**WHAT THIS TASK INVOLVES:** Print out the entries that follow exactly, missing none.

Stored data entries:
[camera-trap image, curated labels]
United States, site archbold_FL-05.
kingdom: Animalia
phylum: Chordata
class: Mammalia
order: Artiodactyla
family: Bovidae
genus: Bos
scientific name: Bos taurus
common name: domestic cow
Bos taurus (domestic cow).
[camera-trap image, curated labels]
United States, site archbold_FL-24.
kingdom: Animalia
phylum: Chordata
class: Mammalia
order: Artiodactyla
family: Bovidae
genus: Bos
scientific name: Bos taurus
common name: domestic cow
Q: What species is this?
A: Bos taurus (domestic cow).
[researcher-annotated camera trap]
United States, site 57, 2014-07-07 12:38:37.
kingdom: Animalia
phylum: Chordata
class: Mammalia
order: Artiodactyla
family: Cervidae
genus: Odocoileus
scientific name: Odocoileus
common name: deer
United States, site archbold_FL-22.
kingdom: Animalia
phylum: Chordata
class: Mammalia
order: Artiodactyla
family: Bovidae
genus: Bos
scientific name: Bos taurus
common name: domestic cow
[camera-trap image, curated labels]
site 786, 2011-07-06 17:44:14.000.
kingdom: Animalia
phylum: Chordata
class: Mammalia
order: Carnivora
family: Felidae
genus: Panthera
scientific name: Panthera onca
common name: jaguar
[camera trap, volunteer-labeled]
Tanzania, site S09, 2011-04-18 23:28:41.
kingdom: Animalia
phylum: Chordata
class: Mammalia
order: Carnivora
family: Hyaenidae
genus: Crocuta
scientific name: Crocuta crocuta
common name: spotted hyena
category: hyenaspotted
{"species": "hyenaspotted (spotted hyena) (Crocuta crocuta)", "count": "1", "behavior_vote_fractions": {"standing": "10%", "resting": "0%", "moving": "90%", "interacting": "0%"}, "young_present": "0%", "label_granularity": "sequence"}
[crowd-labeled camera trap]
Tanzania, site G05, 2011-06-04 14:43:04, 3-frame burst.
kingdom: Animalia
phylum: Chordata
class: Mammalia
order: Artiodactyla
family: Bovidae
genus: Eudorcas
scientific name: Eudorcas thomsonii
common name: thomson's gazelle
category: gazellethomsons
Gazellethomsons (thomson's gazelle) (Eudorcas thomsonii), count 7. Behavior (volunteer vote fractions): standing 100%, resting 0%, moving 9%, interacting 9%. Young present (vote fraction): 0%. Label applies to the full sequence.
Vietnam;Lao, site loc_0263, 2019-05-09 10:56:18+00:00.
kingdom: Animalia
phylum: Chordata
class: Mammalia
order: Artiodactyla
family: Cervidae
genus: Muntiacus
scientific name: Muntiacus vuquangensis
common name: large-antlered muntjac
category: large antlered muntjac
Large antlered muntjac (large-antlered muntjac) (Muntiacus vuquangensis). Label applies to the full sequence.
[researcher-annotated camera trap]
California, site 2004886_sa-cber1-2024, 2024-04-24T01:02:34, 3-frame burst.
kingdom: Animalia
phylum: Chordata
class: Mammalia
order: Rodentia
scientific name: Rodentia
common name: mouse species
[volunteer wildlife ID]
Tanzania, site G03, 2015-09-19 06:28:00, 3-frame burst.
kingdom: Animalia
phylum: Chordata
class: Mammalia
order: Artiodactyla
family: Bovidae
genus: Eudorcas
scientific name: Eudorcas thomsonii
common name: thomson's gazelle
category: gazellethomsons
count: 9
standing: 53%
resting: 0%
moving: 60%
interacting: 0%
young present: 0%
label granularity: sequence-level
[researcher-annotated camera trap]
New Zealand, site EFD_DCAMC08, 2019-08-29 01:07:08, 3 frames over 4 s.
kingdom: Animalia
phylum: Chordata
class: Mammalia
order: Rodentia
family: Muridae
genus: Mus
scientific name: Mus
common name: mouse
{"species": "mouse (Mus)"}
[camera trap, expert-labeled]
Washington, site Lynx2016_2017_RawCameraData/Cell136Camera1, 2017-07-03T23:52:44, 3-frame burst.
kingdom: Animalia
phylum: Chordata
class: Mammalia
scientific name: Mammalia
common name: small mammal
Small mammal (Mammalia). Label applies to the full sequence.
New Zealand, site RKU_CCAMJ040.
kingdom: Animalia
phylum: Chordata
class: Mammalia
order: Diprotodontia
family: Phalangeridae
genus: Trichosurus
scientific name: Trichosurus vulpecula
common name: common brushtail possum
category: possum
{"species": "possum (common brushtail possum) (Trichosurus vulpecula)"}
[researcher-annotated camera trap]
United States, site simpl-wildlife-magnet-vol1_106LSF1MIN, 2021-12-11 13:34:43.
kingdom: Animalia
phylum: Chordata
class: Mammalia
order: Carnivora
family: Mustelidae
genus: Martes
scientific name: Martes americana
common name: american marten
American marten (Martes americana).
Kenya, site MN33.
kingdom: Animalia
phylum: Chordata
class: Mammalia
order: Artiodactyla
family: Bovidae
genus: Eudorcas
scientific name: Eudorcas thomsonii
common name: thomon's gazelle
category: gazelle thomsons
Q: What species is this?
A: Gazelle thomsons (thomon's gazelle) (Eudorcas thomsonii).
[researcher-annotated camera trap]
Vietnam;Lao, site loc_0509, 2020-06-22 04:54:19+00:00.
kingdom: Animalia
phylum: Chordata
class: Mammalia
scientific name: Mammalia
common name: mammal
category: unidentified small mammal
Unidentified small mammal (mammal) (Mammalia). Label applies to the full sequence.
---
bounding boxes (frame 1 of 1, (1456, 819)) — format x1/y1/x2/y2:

**SOLVED PROBLEM:**
[camera-trap image, curated labels]
United States, site archbold_FL-05.
kingdom: Animalia
phylum: Chordata
class: Mammalia
order: Artiodactyla
family: Bovidae
genus: Bos
scientific name: Bos taurus
common name: domestic cow
Bos taurus (domestic cow).
[camera-trap image, curated labels]
United States, site archbold_FL-24.
kingdom: Animalia
phylum: Chordata
class: Mammalia
order: Artiodactyla
family: Bovidae
genus: Bos
scientific name: Bos taurus
common name: domestic cow
Q: What species is this?
A: Bos taurus (domestic cow).
[researcher-annotated camera trap]
United States, site 57, 2014-07-07 12:38:37.
kingdom: Animalia
phylum: Chordata
class: Mammalia
order: Artiodactyla
family: Cervidae
genus: Odocoileus
scientific name: Odocoileus
common name: deer
United States, site archbold_FL-22.
kingdom: Animalia
phylum: Chordata
class: Mammalia
order: Artiodactyla
family: Bovidae
genus: Bos
scientific name: Bos taurus
common name: domestic cow
[camera-trap image, curated labels]
site 786, 2011-07-06 17:44:14.000.
kingdom: Animalia
phylum: Chordata
class: Mammalia
order: Carnivora
family: Felidae
genus: Panthera
scientific name: Panthera onca
common name: jaguar
[camera trap, volunteer-labeled]
Tanzania, site S09, 2011-04-18 23:28:41.
kingdom: Animalia
phylum: Chordata
class: Mammalia
order: Carnivora
family: Hyaenidae
genus: Crocuta
scientific name: Crocuta crocuta
common name: spotted hyena
category: hyenaspotted
{"species": "hyenaspotted (spotted hyena) (Crocuta crocuta)", "count": "1", "behavior_vote_fractions": {"standing": "10%", "resting": "0%", "moving": "90%", "interacting": "0%"}, "young_present": "0%", "label_granularity": "sequence"}
[crowd-labeled camera trap]
Tanzania, site G05, 2011-06-04 14:43:04, 3-frame burst.
kingdom: Animalia
phylum: Chordata
class: Mammalia
order: Artiodactyla
family: Bovidae
genus: Eudorcas
scientific name: Eudorcas thomsonii
common name: thomson's gazelle
category: gazellethomsons
Gazellethomsons (thomson's gazelle) (Eudorcas thomsonii), count 7. Behavior (volunteer vote fractions): standing 100%, resting 0%, moving 9%, interacting 9%. Young present (vote fraction): 0%. Label applies to the full sequence.
Vietnam;Lao, site loc_0263, 2019-05-09 10:56:18+00:00.
kingdom: Animalia
phylum: Chordata
class: Mammalia
order: Artiodactyla
family: Cervidae
genus: Muntiacus
scientific name: Muntiacus vuquangensis
common name: large-antlered muntjac
category: large antlered muntjac
Large antlered muntjac (large-antlered muntjac) (Muntiacus vuquangensis). Label applies to the full sequence.
[researcher-annotated camera trap]
California, site 2004886_sa-cber1-2024, 2024-04-24T01:02:34, 3-frame burst.
kingdom: Animalia
phylum: Chordata
class: Mammalia
order: Rodentia
scientific name: Rodentia
common name: mouse species
[volunteer wildlife ID]
Tanzania, site G03, 2015-09-19 06:28:00, 3-frame burst.
kingdom: Animalia
phylum: Chordata
class: Mammalia
order: Artiodactyla
family: Bovidae
genus: Eudorcas
scientific name: Eudorcas thomsonii
common name: thomson's gazelle
category: gazellethomsons
count: 9
standing: 53%
resting: 0%
moving: 60%
interacting: 0%
young present: 0%
label granularity: sequence-level
[researcher-annotated camera trap]
New Zealand, site EFD_DCAMC08, 2019-08-29 01:07:08, 3 frames over 4 s.
kingdom: Animalia
phylum: Chordata
class: Mammalia
order: Rodentia
family: Muridae
genus: Mus
scientific name: Mus
common name: mouse
{"species": "mouse (Mus)"}
[camera trap, expert-labeled]
Washington, site Lynx2016_2017_RawCameraData/Cell136Camera1, 2017-07-03T23:52:44, 3-frame burst.
kingdom: Animalia
phylum: Chordata
class: Mammalia
scientific name: Mammalia
common name: small mammal
Small mammal (Mammalia). Label applies to the full sequence.
New Zealand, site RKU_CCAMJ040.
kingdom: Animalia
phylum: Chordata
class: Mammalia
order: Diprotodontia
family: Phalangeridae
genus: Trichosurus
scientific name: Trichosurus vulpecula
common name: common brushtail possum
category: possum
{"species": "possum (common brushtail possum) (Trichosurus vulpecula)"}
[researcher-annotated camera trap]
United States, site simpl-wildlife-magnet-vol1_106LSF1MIN, 2021-12-11 13:34:43.
kingdom: Animalia
phylum: Chordata
class: Mammalia
order: Carnivora
family: Mustelidae
genus: Martes
scientific name: Martes americana
common name: american marten
American marten (Martes americana).
Kenya, site MN33.
kingdom: Animalia
phylum: Chordata
class: Mammalia
order: Artiodactyla
family: Bovidae
genus: Eudorcas
scientific name: Eudorcas thomsonii
common name: thomon's gazelle
category: gazelle thomsons
Q: What species is this?
A: Gazelle thomsons (thomon's gazelle) (Eudorcas thomsonii).
[researcher-annotated camera trap]
Vietnam;Lao, site loc_0509, 2020-06-22 04:54:19+00:00.
kingdom: Animalia
phylum: Chordata
class: Mammalia
scientific name: Mammalia
common name: mammal
category: unidentified small mammal
Unidentified small mammal (mammal) (Mammalia). Label applies to the full sequence.
---
bounding boxes (frame 1 of 1, (1456, 819)) — format x1/y1/x2/y2:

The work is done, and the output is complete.